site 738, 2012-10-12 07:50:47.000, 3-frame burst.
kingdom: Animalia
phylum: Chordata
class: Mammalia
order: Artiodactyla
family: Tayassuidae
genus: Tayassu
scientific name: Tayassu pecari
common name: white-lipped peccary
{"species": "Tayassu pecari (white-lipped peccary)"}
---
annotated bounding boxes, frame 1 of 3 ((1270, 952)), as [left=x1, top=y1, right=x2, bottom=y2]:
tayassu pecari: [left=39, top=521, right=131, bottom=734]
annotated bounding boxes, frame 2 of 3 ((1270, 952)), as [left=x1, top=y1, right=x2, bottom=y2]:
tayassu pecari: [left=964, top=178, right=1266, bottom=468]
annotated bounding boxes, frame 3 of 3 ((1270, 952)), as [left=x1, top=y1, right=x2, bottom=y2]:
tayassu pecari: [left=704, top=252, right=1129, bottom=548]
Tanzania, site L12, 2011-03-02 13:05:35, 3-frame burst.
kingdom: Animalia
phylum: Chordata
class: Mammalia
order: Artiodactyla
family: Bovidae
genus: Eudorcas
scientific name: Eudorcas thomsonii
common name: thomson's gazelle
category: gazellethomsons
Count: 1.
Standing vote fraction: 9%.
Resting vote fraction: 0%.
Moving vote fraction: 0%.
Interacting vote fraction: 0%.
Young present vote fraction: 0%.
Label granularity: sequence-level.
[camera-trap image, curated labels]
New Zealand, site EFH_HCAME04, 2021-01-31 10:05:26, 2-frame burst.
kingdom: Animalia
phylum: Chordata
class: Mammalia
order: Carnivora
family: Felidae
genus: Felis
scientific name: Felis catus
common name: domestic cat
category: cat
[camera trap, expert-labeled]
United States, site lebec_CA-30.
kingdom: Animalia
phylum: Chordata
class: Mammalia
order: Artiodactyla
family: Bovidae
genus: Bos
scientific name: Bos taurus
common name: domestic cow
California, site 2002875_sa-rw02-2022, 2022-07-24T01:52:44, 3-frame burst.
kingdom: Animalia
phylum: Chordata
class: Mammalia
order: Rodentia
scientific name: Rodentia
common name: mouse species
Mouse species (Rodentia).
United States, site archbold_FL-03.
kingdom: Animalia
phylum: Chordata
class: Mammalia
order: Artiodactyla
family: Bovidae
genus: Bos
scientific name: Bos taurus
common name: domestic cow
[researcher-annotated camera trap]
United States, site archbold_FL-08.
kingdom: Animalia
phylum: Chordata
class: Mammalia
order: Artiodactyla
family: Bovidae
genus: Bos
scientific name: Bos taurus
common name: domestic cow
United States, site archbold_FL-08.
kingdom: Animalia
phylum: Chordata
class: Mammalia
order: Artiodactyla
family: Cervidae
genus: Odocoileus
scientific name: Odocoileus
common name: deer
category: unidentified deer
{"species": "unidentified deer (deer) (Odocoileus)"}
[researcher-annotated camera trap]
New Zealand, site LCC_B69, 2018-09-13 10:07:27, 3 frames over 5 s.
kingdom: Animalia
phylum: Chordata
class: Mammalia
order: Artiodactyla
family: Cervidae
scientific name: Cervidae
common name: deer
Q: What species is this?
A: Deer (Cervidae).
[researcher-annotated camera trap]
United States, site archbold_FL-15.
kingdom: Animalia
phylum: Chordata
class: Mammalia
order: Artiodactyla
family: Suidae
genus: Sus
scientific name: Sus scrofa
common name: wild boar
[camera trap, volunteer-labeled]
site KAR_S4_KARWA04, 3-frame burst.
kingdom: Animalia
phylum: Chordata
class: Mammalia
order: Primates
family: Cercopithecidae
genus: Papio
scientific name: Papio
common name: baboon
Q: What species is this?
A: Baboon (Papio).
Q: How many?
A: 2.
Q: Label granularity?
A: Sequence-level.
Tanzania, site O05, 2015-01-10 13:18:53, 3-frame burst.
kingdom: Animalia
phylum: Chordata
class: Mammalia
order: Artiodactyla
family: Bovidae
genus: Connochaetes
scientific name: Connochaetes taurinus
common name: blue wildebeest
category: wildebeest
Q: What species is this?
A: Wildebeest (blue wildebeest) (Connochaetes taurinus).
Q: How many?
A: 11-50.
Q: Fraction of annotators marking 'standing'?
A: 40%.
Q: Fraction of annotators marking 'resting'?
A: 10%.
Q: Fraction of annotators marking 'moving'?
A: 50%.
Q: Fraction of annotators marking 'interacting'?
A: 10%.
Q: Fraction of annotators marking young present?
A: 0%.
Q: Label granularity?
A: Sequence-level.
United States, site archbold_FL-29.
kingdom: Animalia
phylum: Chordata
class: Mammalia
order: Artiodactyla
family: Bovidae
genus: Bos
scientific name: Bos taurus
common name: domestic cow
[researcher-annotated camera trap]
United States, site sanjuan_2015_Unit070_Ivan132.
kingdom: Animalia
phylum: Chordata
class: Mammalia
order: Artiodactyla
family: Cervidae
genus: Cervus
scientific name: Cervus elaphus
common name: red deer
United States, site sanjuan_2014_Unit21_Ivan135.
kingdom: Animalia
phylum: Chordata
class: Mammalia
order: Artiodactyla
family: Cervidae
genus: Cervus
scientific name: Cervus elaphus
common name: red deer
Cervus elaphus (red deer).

■ ■ ■

▶ _Problem to work on_
For the listing above, say how many lines hold the word "burst". Nothing but the number is needed.

▶ _Task result_
6